§ **练习目标**
a: 请根据下文关于RDD的节选回答以下问题,每题一行:
(i) RDD的中文名称是什么?
(ii) RDD的操作算子分为哪两类?
(iii) 窄依赖中,RDDs之间的分区是什么关系?
b: 列出关于RDD的节选中"RDD特点"之下的全部小标题。

§ **节选**
● ● ● ● ●

赞
踩
RDD(Resilient Distributed Dataset)叫做弹性分布式数据集,是Spark中最基本的数据(计算)抽象。代码中是一个抽象类,它代表一个不可变、可分区、里面的元素可并行计算的集合。
RDD的属性
RDD特点
RDD表示只读的分区的数据集,对RDD进行改动,只能通过RDD的转换操作,由一个RDD得到一个新的RDD,新的RDD包含了从其他RDD衍生所必需的信息。RDDs之间存在依赖,RDD的执行是按照血缘关系延时计算的。如果血缘关系较长,可以通过持久化RDD来切断血缘关系。
分区
RDD逻辑上是分区的,每个分区的数据是抽象存在的,计算的时候会通过一个compute函数得到每个分区的数据。如果RDD是通过已有的文件系统构建,则compute函数是读取指定文件系统中的数据,如果RDD是通过其他RDD转换而来,则compute函数是执行转换逻辑将其他RDD的数据进行转换。
只读
如下图所示,RDD是只读的,要想改变RDD中的数据,只能在现有的RDD基础上创建新的RDD。
由一个RDD转换到另一个RDD,可以通过丰富的操作算子实现,不再像MapReduce那样只能写map和reduce了,如下图所示。
RDD的操作算子包括两类,一类叫做transformations,它是用来将RDD进行转化,构建RDD的血缘关系;另一类叫做actions,它是用来触发RDD的计算,得到RDD的相关计算结果或者将RDD保存的文件系统中。
依赖
RDDs通过操作算子进行转换,转换得到的新RDD包含了从其他RDDs衍生所必需的信息,RDDs之间维护着这种血缘关系,也称之为依赖。如下图所示,依赖包括两种,一种是窄依赖,RDDs之间分区是一一对应的,另一种是宽依赖,下游RDD的每个分区与上游RDD(也称之为父RDD)的每个分区都有关,是多对多的关系。
缓存
如果在应用程序中多次使用同一个RDD,可以将该RDD缓存起来,该RDD只有在第一次计算的时候会根据血缘关系得到分区的数据,在后续其他地方用到该RDD的时候,会直接从缓存处取而不用再根据血缘关系计算,这样就加速后期的重用。如下图所示,RDD-1经过一系列的转换后得到RDD-n并保存到hdfs,RDD-1在这一过程中会有个中间结果,如果将其缓存到内存,那么在随后的RDD-1转换到RDD-m这一过程中,就不会计算其之前的RDD-0了。

● ● ● ● ●

§ **数据**
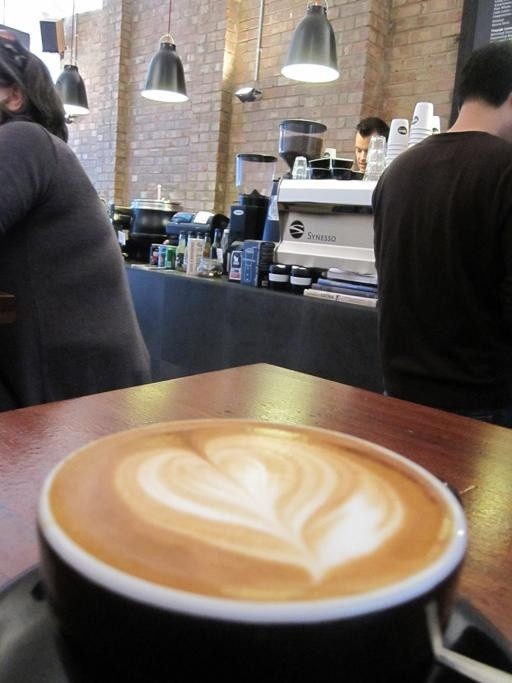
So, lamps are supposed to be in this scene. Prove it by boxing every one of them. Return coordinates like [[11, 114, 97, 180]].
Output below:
[[54, 0, 90, 115], [235, 0, 265, 104], [140, 0, 189, 104], [281, 1, 341, 84]]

● ● ● ● ●

§ **练习答案**
a:
(i) 弹性分布式数据集
(ii) transformations和actions
(iii) 一一对应

b: 分区、只读、依赖、缓存